Wir haben diese Frage im Rahmen des ETH-Projekts "SPEED2ZERO" mit Forschenden der ETH und der EMPA untersucht. Wenn ein Material in der Produktion mehr CO2 aufnimmt als emittiert, wie etwa Biokohle, die für Dämmung oder Ziegelsteine verwendet werden kann, wird es plötzlich interessant, mehr von diesem Material zu verwenden. Dann hängt es unter anderem von der Sanierungsrate ab, wie viel Emissionen auf diese Weise in den Gebäuden gespeichert werden können. Allerdings decken solche Materialien bisher nur einen Bruchteil der gesamten Baumaterialien ab, zum Beispiel für die Isolation oder das Tragwerk. Von Netto-Null oder sogar einem CO2-negativen Gebäude, wie es manchmal angepriesen wird, sind wir, bei einer realistischen Bilanzierung, oft weit entfernt.
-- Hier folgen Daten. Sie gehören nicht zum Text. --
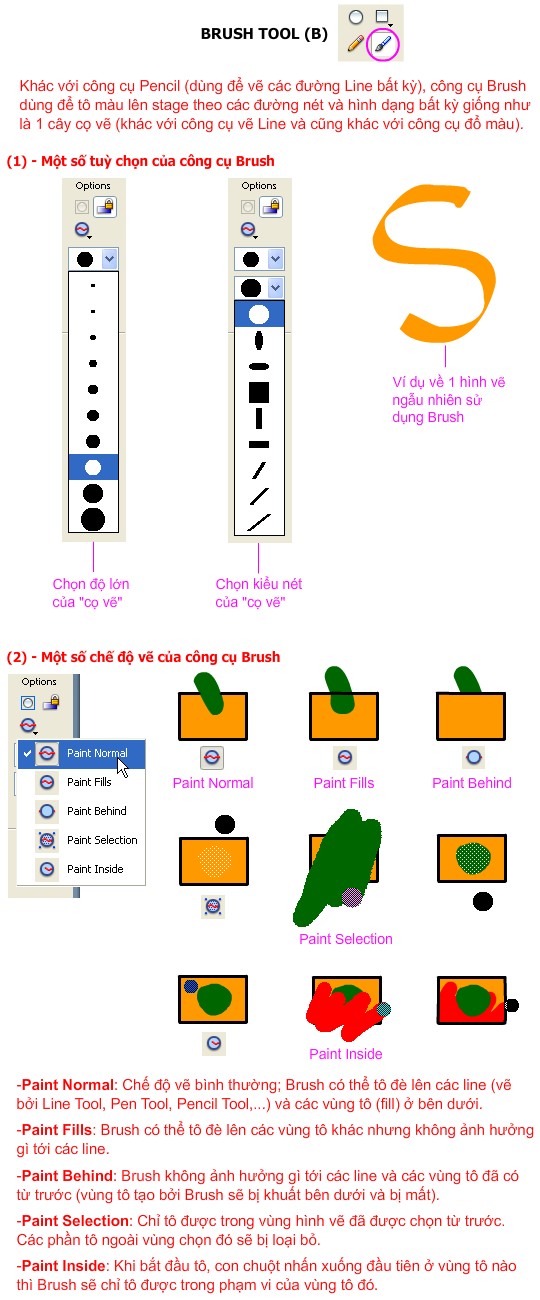 BRUSH TOOL (B)

Khác với công cụ Pencil (dùng để vẽ các đường Line bất kỳ), công cụ Brush dùng để tô màu lên stage theo các đường nét và hình dạng bất kỳ giống như là 1 cây cọ vẽ (khác với công cụ vẽ Line và cũng khác với công cụ đổ màu).

(1) - Một số tuỳ chọn của công cụ Brush

Options

Options

Ví dụ về 1 hình vẽ ngẫu nhiên sử dụng Brush

Chọn độ lớn của "cọ vẽ"

Chọn kiểu nét của "cọ vẽ"

(2) - Một số chế độ vẽ của công cụ Brush

Options

Paint Normal
Paint Fills
Paint Behind
Paint Selection
Paint Inside

Paint Normal

Paint Fills

Paint Behind

Paint Selection

Paint Inside

-Paint Normal: Chế độ vẽ bình thường; Brush có thể tô đè lên các line (vẽ bởi Line Tool, Pen Tool, Pencil Tool,...) và các vùng tô (fill) ở bên dưới.

-Paint Fills: Brush có thể tô đè lên các vùng tô khác nhưng không ảnh hưởng gì tới các line.

-Paint Behind: Brush không ảnh hưởng gì tới các line và các vùng tô đã có từ trước (vùng tô tạo bởi Brush sẽ bị khuất bên dưới và bị mất).

-Paint Selection: Chỉ tô được trong vùng hình vẽ đã được chọn từ trước. Các phần tô ngoài vùng chọn đó sẽ bị loại bỏ.

-Paint Inside: Khi bắt đầu tô, con chuột nhấn xuống đầu tiên ở vùng tô nào thì Brush sẽ chỉ tô được trong phạm vi của vùng tô đó.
Die Landkarte ist an vielen Stellen noch weiss. Welche Rolle spielt die Forschung, um die Wege vorzuzeichnen?
Wir können heute ein Gebäude nahezu CO2 frei betreiben und es gibt bereits interessante biobasierte Baumaterialien. In der Forschung geht es darum, zu verstehen, wie das Gesamtsystem funktionieren könnte. Was brauchen wir wirklich? Welche Rolle spielen Mensch und Komfort? Wie kann man Wärme oder Strom aus der Umgebung in ein Gebäude integrieren und mit einfachen Speichern kombinieren? Auch bei den Rahmenbedingungen muss noch viel erforscht werden, etwa zu Geschäftsmodellen oder zur gesellschaftlichen Akzeptanz.
Damit wird die Komplexität nochmals erhöht. Ist das nicht eine Überforderung für alle?
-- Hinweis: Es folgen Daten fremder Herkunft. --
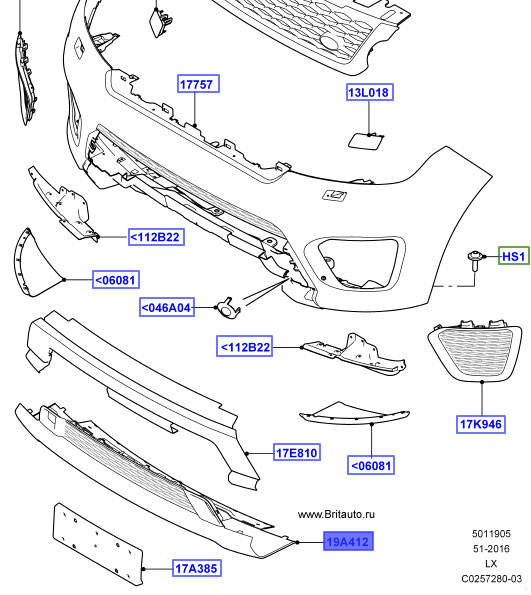 17757

13L018

<112B22

HS1

<06081

<046A04

<112B22

17K946

17E810

<06081

www.Britauto.ru

19A412

17A385

5011905
51-2016
LX
C0257280-03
Wir müssen auch daran arbeiten, wie es wieder ‘einfacher’ werden kann. Hier kann Forschung einen Beitrag leisten und die verschiedenen Effekte und Wechselwirkungen aufzeigen. Die Komplexität erscheint uns als eine grosse Wolke. Aber dahinter gibt es Abhängigkeiten, die man sichtbar machen kann. So kann man aufzeigen, welche Lösungen gut und robust sind.
Architektur und Energie
Im Deutschen Architekturmuseum läuft von Juni bis Oktober die Ausstellung externe Seite "Architecture and Energy", die das Bauen in Zeiten des Klimawandels breit behandelt. Die Professur für Architektur und Gebäudesysteme von Arno Schlüter zeigt im Abschnitt zur Lehre Studierendenarbeiten der Entwurfsstudios aus dem Master Architektur und dem Master of Integrated Building Systems. Die Projekte zeugen von einem gründlichen Verständnis für Klima- und Energiefragen und übersetzen dieses in architektonische und städtebauliche Konzepte.